ZU ERLEDIGEN
a – Gib im Text über die Marsbeben den Abschnitt von "Die Rammsonde HP3" bis "der Mission vor." wörtlich wieder.
b – Wie viele der ausgewerteten Marsbeben hatten laut dem Text über die Marsbeben Magnituden zwischen 3 und 4?

Selfie des Nasa-Landers Insight vom Mai 2019.

Foto: NASA/JPL-Caltech

Die Rammsonde HP3 auf der Marsoberfläche im vergangenen Oktober.

Foto: NASA/JPL-Caltech

Seit November 2018 befindet sich der Nasa-Lander Insight auf dem Mars. Ziel der Mission ist es, mehr über die geologische Entwicklung unseres Nachbarplaneten herauszufinden. Vergangenen April registrierte Insight erstmals ein Marsbeben und lieferte damit den Nachweis, dass der Rote Planet nach wie vor seismisch aktiv ist. Seither wurden knapp 450 Marsbeben beobachtet, jetzt legt ein internationales Forscherteam gleich sechs Studien zu den ersten wissenschaftlichen Ergebnissen der Mission vor.

Wie die Forscher in "Nature Geoscience" und "Nature Communications" berichten, wurden mittlerweile 174 Marsbeben ausgewertet, die in den ersten zehn Monaten der Mission aufgezeichnet worden waren. Die vielen Ereignisse würden zeigen, dass Mars ein seismisch aktiver Planet ist, der tektonische Vorkommen vor allem in der Region Cerberus Fossae zeigt.

Lange Beben

"Das passt auch gut mit optischen Beobachtungen über Verwerfungen in dieser Region zusammen", sagte Günter Kargl vom Institut für Weltraumforschung (IWF) der Österreichischen Akademie der Wissenschaften (ÖAW) in Graz, der Teil des Forscherteams ist. "In Summe ist Mars aktiver als viele erwartet haben, aber die Daten stimmen ganz gut überein mit Vorhersagen von Modellen, die während der Planung der Mission gemacht wurden."

Von den bisher ausgewerteten Marsbeben hatten 24 Magnituden zwischen 3 und 4. Die Wellen dieser Beben breiten sich durch den Marsmantel aus. Die anderen 150 Ereignisse hatten vergleichsweise kleine Magnituden, geringere Herdtiefe und Wellen mit höherer Frequenz, die sich nur in der Kruste des Planeten ausbreiteten. "Marsbeben weisen ähnliche Eigenschaften auf, wie sie bereits während der Apollo-Ära auf dem Mond beobachtet wurden. Sie dauern mit zehn bis 20 Minuten lange, da ihre Wellen aufgrund von Eigenheiten der Marskruste stark streuen", sagte Studienautor Domenico Giardini von ETH Zürich.

Zeilen mit räumlichen Fragedaten

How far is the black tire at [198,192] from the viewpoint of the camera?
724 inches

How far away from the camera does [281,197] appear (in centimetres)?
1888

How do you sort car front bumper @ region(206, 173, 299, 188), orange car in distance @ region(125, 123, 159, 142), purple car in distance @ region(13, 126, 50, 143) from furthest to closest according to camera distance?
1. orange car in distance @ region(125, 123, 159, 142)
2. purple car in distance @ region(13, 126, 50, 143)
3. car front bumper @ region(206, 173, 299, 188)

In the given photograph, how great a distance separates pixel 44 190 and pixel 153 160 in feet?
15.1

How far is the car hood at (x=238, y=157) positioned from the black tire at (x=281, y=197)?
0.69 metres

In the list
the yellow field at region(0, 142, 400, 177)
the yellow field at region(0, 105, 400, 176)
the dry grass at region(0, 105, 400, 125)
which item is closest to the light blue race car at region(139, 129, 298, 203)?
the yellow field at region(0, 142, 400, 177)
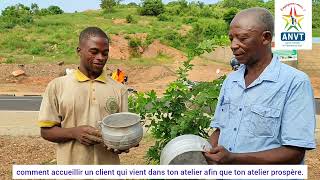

GEGEBENE ANTWORTEN
a –
Die Rammsonde HP3 auf der Marsoberfläche im vergangenen Oktober.

Foto: NASA/JPL-Caltech

Seit November 2018 befindet sich der Nasa-Lander Insight auf dem Mars. Ziel der Mission ist es, mehr über die geologische Entwicklung unseres Nachbarplaneten herauszufinden. Vergangenen April registrierte Insight erstmals ein Marsbeben und lieferte damit den Nachweis, dass der Rote Planet nach wie vor seismisch aktiv ist. Seither wurden knapp 450 Marsbeben beobachtet, jetzt legt ein internationales Forscherteam gleich sechs Studien zu den ersten wissenschaftlichen Ergebnissen der Mission vor.

b – 24 der ausgewerteten Marsbeben hatten Magnituden zwischen 3 und 4.